What to Look Out For
There are a few things to look out for that might suggest prompt hacking or jailbreaking has taken place. What are the signs?
Unexpected or Disobedient Behavior
- Ignoring prior instructions and seemingly forgetting its role or certain safety constraints.
- Providing harmful content or restricted instructions, such as hate speech or jailbreaking guides.
- Changes in tone or character. This might manifest in aggressive language, slang, or profanity.
- Revealing instructions known as “Prompt Leaking”, the system’s output might contain fragments of its internal instructions or configuration settings.
- Performing unauthorized actions, like sending an email or connecting to a company server.
Data Phishing Requests
- Asking for sensitive information such as login details or personal security information.
- Malicious links within the AI’s output that will take you to a suspicious web page.
Defense and Protection
Security organizations are actively developing and implementing solutions to defend against these attacks.

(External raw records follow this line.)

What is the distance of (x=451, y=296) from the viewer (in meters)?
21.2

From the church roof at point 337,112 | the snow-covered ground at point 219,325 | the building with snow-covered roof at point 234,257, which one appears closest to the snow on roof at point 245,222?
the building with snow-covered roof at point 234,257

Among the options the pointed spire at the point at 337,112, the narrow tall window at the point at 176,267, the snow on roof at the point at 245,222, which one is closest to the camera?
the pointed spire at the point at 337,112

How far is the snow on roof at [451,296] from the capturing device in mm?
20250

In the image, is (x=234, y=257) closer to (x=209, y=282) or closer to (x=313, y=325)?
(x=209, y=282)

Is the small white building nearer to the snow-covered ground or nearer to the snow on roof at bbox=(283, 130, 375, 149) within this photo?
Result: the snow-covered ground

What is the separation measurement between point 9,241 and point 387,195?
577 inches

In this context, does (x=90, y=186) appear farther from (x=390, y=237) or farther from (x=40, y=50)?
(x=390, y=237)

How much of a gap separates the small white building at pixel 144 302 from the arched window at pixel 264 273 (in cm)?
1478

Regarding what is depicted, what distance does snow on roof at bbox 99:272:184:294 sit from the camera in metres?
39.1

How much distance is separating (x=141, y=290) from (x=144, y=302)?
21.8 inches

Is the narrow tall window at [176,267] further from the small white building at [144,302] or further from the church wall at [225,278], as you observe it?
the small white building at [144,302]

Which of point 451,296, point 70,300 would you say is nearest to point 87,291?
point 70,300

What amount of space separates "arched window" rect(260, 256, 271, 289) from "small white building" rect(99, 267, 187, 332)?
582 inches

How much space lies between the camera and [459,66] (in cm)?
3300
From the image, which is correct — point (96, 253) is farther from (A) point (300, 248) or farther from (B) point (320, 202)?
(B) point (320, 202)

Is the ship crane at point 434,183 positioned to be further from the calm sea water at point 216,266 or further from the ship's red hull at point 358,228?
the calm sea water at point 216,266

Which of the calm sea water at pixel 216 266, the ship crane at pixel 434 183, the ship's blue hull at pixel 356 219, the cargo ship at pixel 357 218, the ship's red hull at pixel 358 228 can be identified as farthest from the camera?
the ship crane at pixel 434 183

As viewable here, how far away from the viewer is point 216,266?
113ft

Common strategies include:
- Instruction Separation: Structuring the prompt so that the system instructions are clearly separate from the user’s input, helping the model distinguish between the two.
- Restricting Privileges: Reducing the LLM’s access to sensitive data and limiting its permissions to perform actions like sending emails or sharing files.
- Sanitizing Input: Using a second AI model to check user prompts for malicious keywords or phrases before they reach the primary LLM.
- Post-Processing: Checking AI output to see if there’s evidence that it was hacked, looking for signs of instruction bypasses.